A TV show featuring young Japanese children going on errands on their own highlights the differences between Japanese and American urban design that enable even toddlers to safely navigate big cities.

2 minute read

April 13, 2022, 9:00 AM PDT

By Diana Ionescu @aworkoffiction


Toddler walking on street

theshots.co / Toddler walking

Henry Grabar comments on the urban design differences that enable Hajimete no otsukai, a long-running Japanese television show that follows toddlers in big cities going on errands alone (followed by a camera crew, of course). “In the first of the 20 episodes made available to Netflix subscribers, a 2-year-old travels to the town convenience store to buy groceries for Mom.

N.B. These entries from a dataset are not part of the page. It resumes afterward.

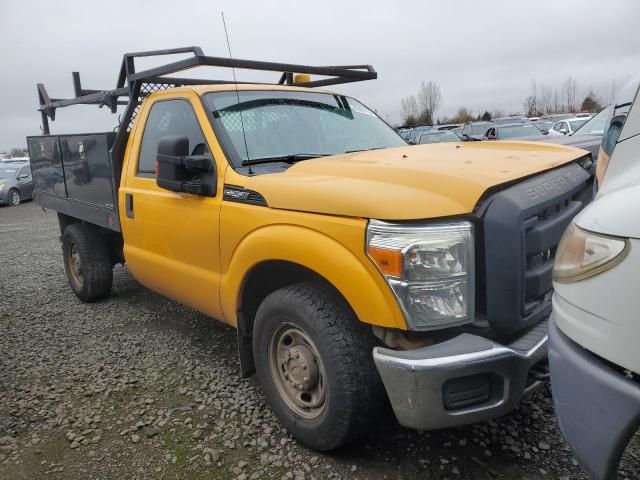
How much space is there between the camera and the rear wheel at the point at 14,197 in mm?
18881

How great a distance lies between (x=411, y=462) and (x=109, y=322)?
10.9 feet

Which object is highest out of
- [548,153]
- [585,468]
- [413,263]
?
[548,153]

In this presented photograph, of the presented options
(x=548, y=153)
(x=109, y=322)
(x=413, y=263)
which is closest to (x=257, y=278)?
(x=413, y=263)

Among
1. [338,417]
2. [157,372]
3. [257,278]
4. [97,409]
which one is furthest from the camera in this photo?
[157,372]

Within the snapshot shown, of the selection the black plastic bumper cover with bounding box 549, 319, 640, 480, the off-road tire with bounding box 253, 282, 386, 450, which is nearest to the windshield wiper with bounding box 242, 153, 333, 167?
the off-road tire with bounding box 253, 282, 386, 450

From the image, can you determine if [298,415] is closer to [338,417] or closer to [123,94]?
[338,417]

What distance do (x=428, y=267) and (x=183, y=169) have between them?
5.68ft

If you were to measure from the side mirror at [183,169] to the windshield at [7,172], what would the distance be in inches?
754

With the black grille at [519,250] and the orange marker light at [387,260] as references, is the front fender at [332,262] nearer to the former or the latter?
the orange marker light at [387,260]

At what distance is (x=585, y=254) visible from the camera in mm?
1622

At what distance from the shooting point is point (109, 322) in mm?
4852

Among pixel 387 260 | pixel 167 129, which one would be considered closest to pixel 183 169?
pixel 167 129

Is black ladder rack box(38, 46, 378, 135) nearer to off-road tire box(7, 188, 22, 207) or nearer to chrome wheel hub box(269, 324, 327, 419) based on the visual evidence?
chrome wheel hub box(269, 324, 327, 419)

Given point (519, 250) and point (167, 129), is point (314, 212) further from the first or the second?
point (167, 129)
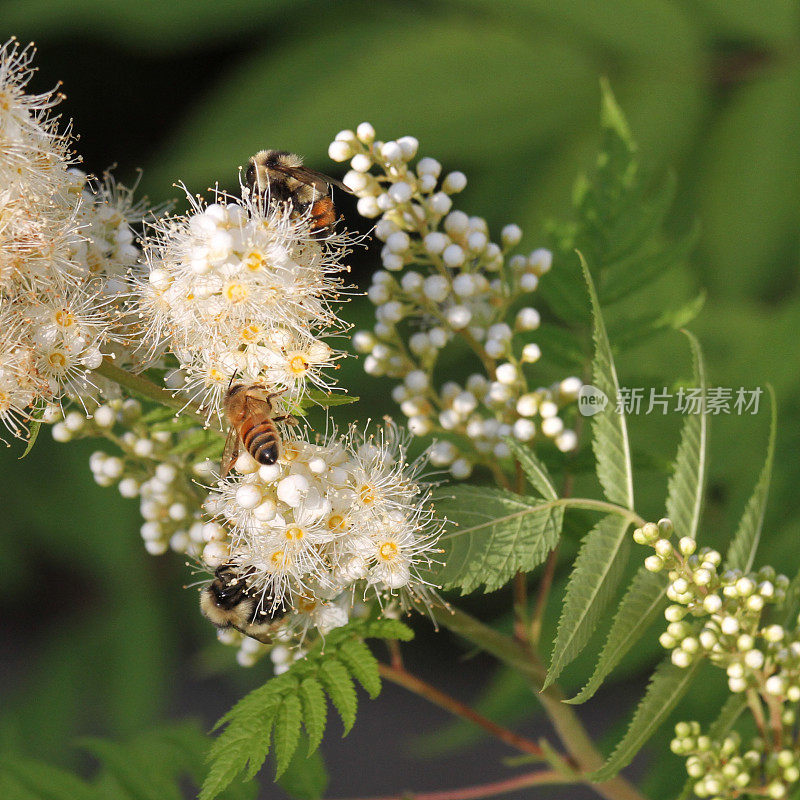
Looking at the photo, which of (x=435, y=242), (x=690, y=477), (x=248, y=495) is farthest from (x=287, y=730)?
(x=435, y=242)

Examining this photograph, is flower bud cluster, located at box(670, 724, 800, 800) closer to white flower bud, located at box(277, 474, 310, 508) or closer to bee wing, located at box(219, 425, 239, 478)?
white flower bud, located at box(277, 474, 310, 508)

In the fourth, 3-year-old Yuka crosses a five-lane road in Akashi, a city the size of Cincinnati, to get to the fish market.”

“But the Japanese are not so different from us,” Grabar writes. “They’ve just made policy choices that make it possible for kids to run their first errand a decade before their American counterparts get to do the same.”

Typically, Japanese children don’t actually run errands for Mom and Dad in the city at 2 or 3 years old, [Hironori Kato, professor of transportation planning at the University of Tokyo] notes, as they do in the show. But the comic, TV-friendly premise exaggerates a truth about Japanese society: Children in Japan have an unusual degree of independence from an early age.

Grabar attributes this independence to several factors: “Drivers in Japan are taught to yield to pedestrians. Speed limits are low. Neighborhoods have small blocks with lots of intersections.” Additionally, “Many small streets do not have raised sidewalks but depend on pedestrians, cyclists, and drivers to share the road. Curbside parking is rare, which creates better visibility for drivers and pedestrians and helps give the smaller streets of big Japanese cities their distinctive feel.”

Rebecca Clements, a research fellow at the University of Sydney, says “the show is evidence of how Japan gives children a ‘right to the city.’” E. Owen Waygood, a professor at Montréal Polytechnique, says the culture of independence doesn’t only liberate children: “Japanese kids ages 10 and 11, Waygood found, make just 15 percent of weekday trips with a parent, compared with 65 percent of trips for American kids. A city that frees children also frees their parents.”